Task input Block Start

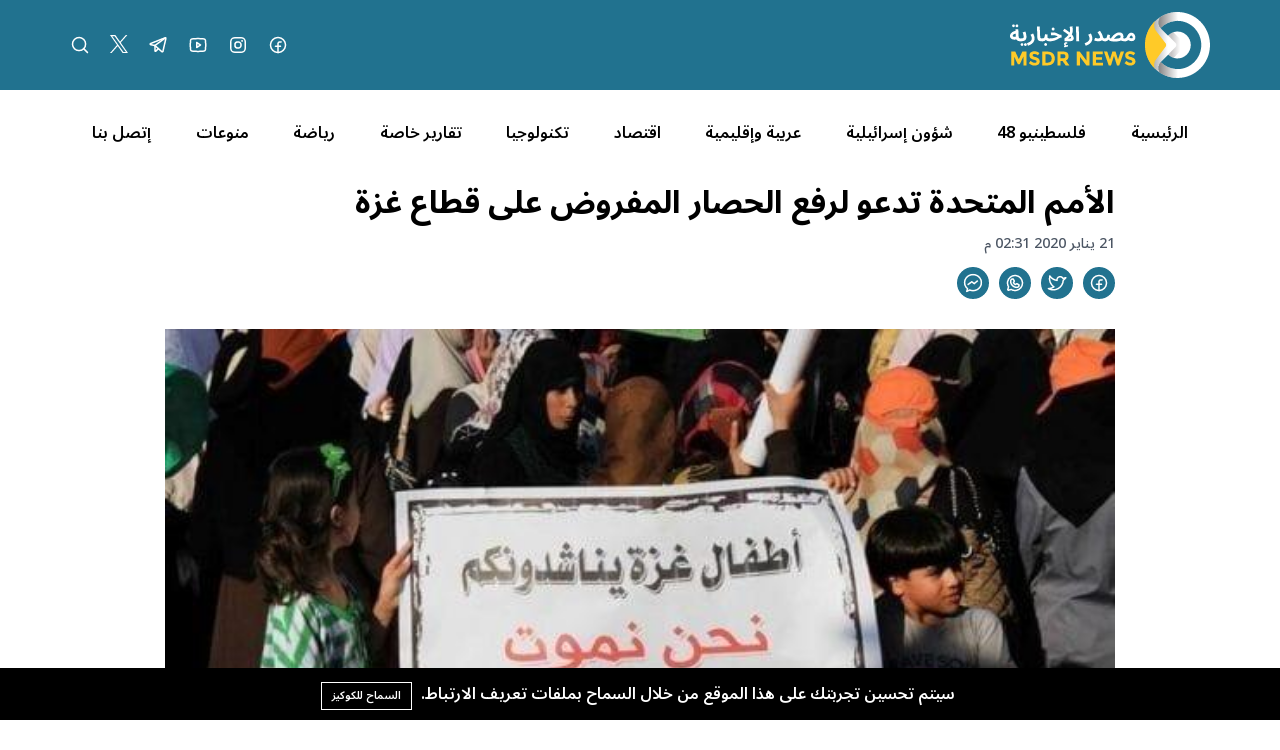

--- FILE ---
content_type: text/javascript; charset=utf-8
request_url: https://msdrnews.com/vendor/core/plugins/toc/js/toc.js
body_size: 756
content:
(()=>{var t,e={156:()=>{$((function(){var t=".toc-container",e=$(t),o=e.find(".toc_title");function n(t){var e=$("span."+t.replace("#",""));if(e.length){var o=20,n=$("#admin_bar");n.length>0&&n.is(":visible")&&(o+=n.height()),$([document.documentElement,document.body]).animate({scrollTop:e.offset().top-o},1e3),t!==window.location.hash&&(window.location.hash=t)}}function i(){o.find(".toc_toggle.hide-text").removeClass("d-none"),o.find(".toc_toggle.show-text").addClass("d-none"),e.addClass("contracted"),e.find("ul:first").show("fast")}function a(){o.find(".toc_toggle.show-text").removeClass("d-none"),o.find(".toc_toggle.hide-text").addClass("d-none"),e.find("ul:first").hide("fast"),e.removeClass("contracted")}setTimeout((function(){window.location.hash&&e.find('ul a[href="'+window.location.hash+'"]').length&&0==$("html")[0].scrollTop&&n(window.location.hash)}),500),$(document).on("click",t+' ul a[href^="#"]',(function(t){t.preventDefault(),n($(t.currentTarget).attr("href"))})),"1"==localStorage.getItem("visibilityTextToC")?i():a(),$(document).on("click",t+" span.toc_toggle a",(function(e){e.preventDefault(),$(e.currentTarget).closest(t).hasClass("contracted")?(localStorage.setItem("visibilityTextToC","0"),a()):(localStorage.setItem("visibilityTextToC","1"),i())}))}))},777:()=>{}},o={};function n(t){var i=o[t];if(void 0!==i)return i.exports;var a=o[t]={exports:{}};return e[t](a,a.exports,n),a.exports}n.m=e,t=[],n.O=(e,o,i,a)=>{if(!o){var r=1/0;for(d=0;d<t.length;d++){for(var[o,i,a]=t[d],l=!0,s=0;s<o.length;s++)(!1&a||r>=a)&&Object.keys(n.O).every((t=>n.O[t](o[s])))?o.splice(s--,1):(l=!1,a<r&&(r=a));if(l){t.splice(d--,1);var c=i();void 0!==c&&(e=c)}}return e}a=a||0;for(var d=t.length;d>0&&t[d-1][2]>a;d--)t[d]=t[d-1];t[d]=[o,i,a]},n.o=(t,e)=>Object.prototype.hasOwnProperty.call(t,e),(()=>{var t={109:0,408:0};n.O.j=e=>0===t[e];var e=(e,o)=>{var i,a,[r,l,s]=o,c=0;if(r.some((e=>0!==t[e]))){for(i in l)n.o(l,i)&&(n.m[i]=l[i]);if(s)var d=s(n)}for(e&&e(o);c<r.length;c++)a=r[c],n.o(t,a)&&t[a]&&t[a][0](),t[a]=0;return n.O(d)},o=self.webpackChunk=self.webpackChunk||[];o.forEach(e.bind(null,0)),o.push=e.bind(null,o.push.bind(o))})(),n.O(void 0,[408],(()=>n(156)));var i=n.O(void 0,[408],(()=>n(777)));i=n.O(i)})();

Task input Block End
Task input Block Start

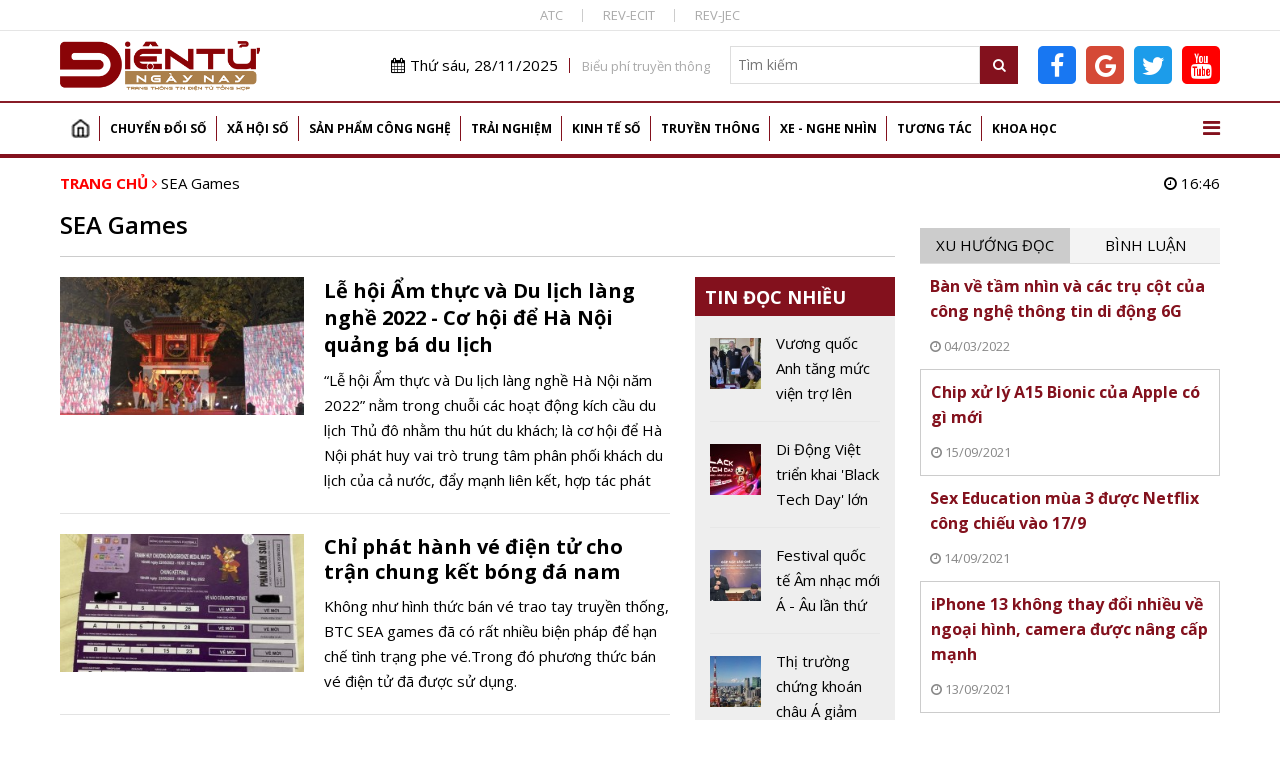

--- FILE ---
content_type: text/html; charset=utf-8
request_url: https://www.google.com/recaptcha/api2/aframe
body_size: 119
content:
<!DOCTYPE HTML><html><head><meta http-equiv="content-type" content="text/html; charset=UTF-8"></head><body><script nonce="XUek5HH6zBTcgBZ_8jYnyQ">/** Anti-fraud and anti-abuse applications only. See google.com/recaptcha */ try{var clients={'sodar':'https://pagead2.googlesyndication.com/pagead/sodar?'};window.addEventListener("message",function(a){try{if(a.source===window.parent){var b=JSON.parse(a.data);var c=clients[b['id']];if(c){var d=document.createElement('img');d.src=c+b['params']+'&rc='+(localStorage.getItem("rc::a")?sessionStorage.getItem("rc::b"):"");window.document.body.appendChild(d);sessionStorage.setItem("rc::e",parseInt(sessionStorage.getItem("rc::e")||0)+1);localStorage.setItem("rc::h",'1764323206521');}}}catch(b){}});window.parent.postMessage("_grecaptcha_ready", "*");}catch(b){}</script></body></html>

Task input Block End

→ **Description of the task**
Copy each line in the data that holds the word "google".

→ **Response area**
request_url: https://www.google.com/recaptcha/api2/aframe
<!DOCTYPE HTML><html><head><meta http-equiv="content-type" content="text/html; charset=UTF-8"></head><body><script nonce="XUek5HH6zBTcgBZ_8jYnyQ">/** Anti-fraud and anti-abuse applications only. See google.com/recaptcha */ try{var clients={'sodar':'https://pagead2.googlesyndication.com/pagead/sodar?'};window.addEventListener("message",function(a){try{if(a.source===window.parent){var b=JSON.parse(a.data);var c=clients[b['id']];if(c){var d=document.createElement('img');d.src=c+b['params']+'&rc='+(localStorage.getItem("rc::a")?sessionStorage.getItem("rc::b"):"");window.document.body.appendChild(d);sessionStorage.setItem("rc::e",parseInt(sessionStorage.getItem("rc::e")||0)+1);localStorage.setItem("rc::h",'1764323206521');}}}catch(b){}});window.parent.postMessage("_grecaptcha_ready", "*");}catch(b){}</script></body></html>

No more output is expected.